While visualization is a great tool to use, with thoughtful skill, at a specific time and place to gain clarity or insight around a question, it can be so much more. There’s something even more profound and more compelling about visualization practice and what it can accomplish. When you develop and refine this skill, you activate and change your brain, which has a continued effect on your daily life even after the visualization exercise has ended. This is one of the reasons why if you create, for example, a specific visualization for relaxation or motivation, once you fully enter into the experience of that vision and return to it, you will find it increasingly easy to call up or slip into that visualization. You’re tapping deeply into a powerful part of your brain, and as you wake it up, your experience improves.

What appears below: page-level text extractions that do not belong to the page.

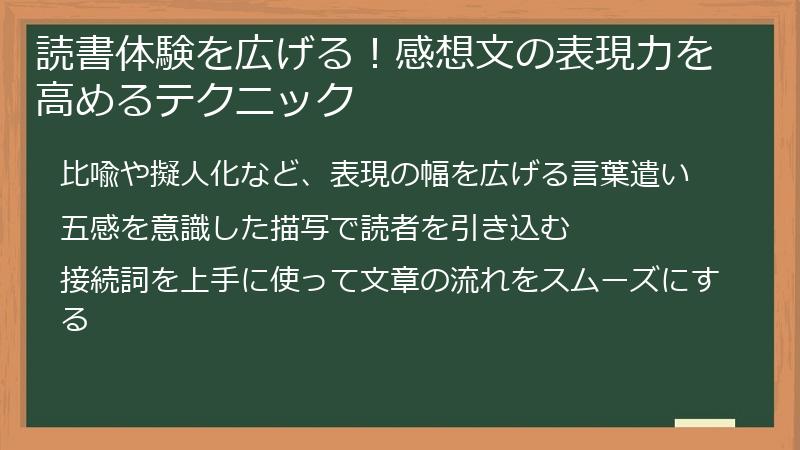 読書体験を広げる！感想文の表現力を高めるテクニック

比喩や擬人化など、表現の幅を広げる言葉遣い

五感を意識した描写で読者を引き込む

接続詞を上手に使って文章の流れをスムーズにする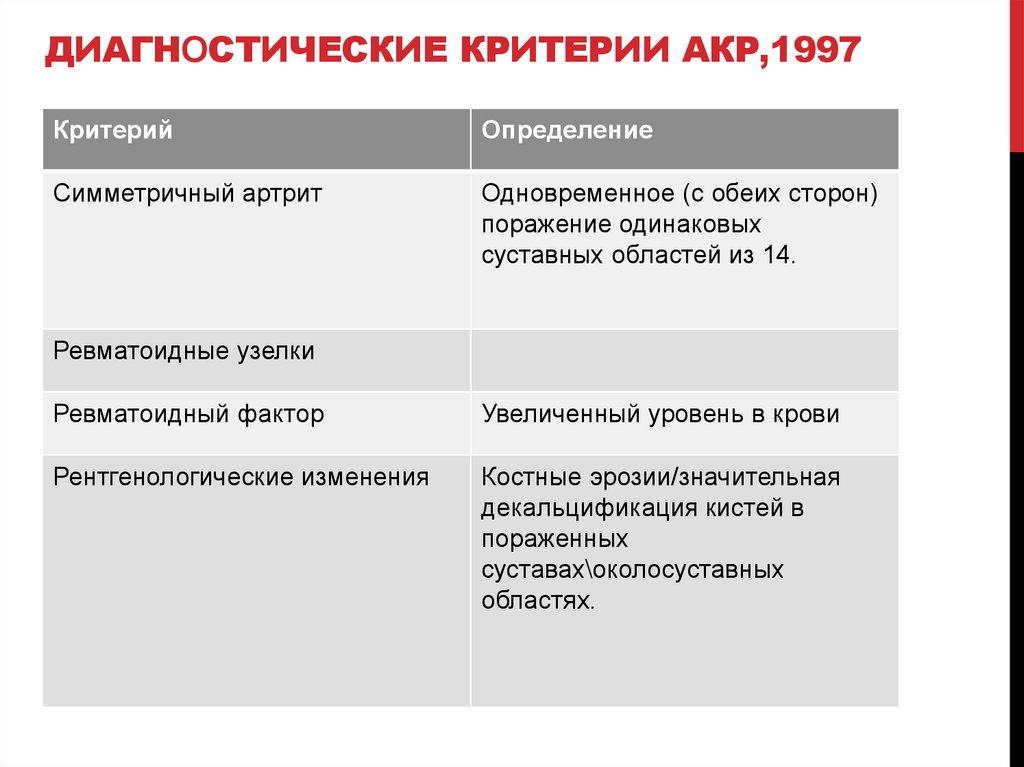 ДИАГНОСТИЧЕСКИЕ КРИТЕРИИ АКР,1997

| Критерий | Определение |
|---|---|
| Симметричный артрит | Одновременное (с обеих сторон) поражение одинаковых суставных областей из 14. |
| Ревматоидные узелки | |
| Ревматоидный фактор | Увеличенный уровень в крови |
| Рентгенологические изменения | Костные эрозии/значительная декальцификация кистей в пораженных суставах\околосуставных областях. |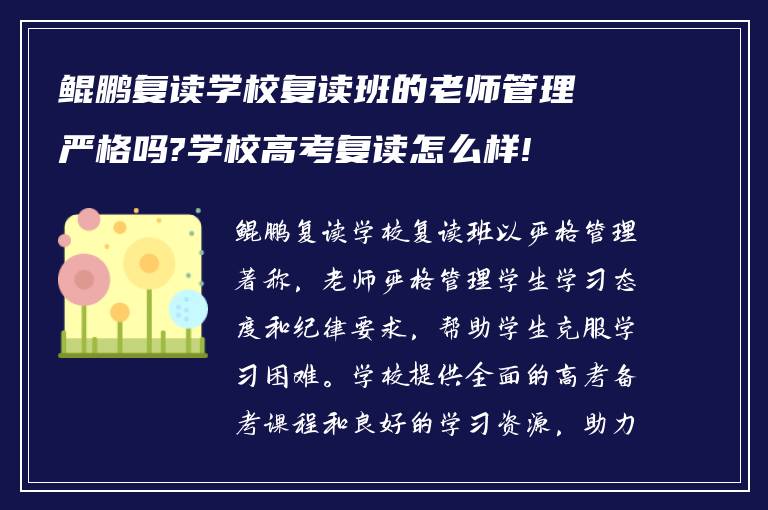 鲲鹏复读学校复读班的老师管理严格吗?学校高考复读怎么样!

鲲鹏复读学校复读班以严格管理著称，老师严格管理学生学习态度和纪律要求，帮助学生克服学习困难。学校提供全面的高考备考课程和良好的学习资源，助力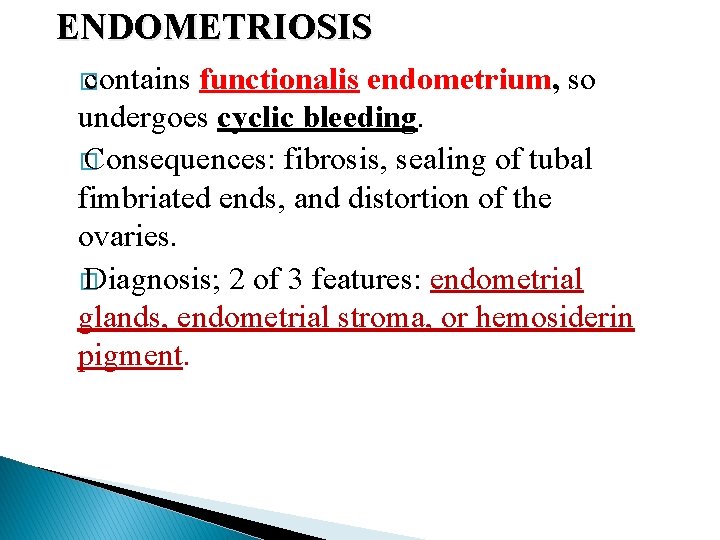 ENDOMETRIOSIS

contains functionalis endometrium, so undergoes cyclic bleeding.

Consequences: fibrosis, sealing of tubal fimbriated ends, and distortion of the ovaries.

Diagnosis; 2 of 3 features: endometrial glands, endometrial stroma, or hemosiderin pigment.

Let’s look at why this is; while it might sound strange, visualization is a type of self-hypnosis. Hypnosis is a trance state in which you experience increased attention, concentration, and suggestibility. It’s not like sleepwalking—it’s much more like a conscious dream state. And it is these factors of attention, concentration, and suggestibility that allow your brain to believe in the concrete reality of something that may not have happened yet. That powerful trance state lets you focus on imagination as if it’s real.
Does that sound kind of scary? It might, and yet this is the same trance state you enter into when you are so focused on a TV show, movie, or book that you laugh, cry, or get excited about things that aren’t happening in real life. When you do it via entertainment, someone else is creates the vision you are responding to in your trance state. When you pracitice visualization, you are in control of the vision that you immerse yourself.
Learning to manipulate that trance state or self-hypnosis as a conscious tool is a powerful commitment to opening up possibilities for yourself. It gives you what you need to solve puzzles, explore different paths, and find solutions to frustrations or challenges. When I’m working with clients who are skilled at visualization, and notice that they seem to be trying very hard and it isn’t clicking, I know that resistance is a clue to a problem trying to get our attention for release. It is exciting to get to a place where you see challenges, not as blocks, but as opportunities. Then, when those blocks are released, you’ll be in a place where visualization feels natural and easy, and you just know it’s right.
Visualization is key to making things happen in your life and creating what you want. The energetic level of our being informs the physical—not the other way around, as many people think. So, when you’re able to tap into your third eye, your higher way of seeing, what you imagine is more likely to manifest than it is if you just allow events to unfold around you. When we visualize, we set an intention, which is another way of saying we commit to what we want. When we make a clear, fully visualized commitment, the medulla part of the brain finds ways to make it happen, even when we don’t think we are focusing on it. The brain identifies choices and opportunities differently when you set and visualize an intention, and manifesting what you want comes through being aware of opportunities and choices.
Whether you are using visualization to clear anxiety so you can think clearly, to compare and contrast options, to inquire more deeply into a question or challenge you’re facing, or exploring potential paths, a clear and well-constructed visioning practice is one of the best and most versatile skills you can acquire.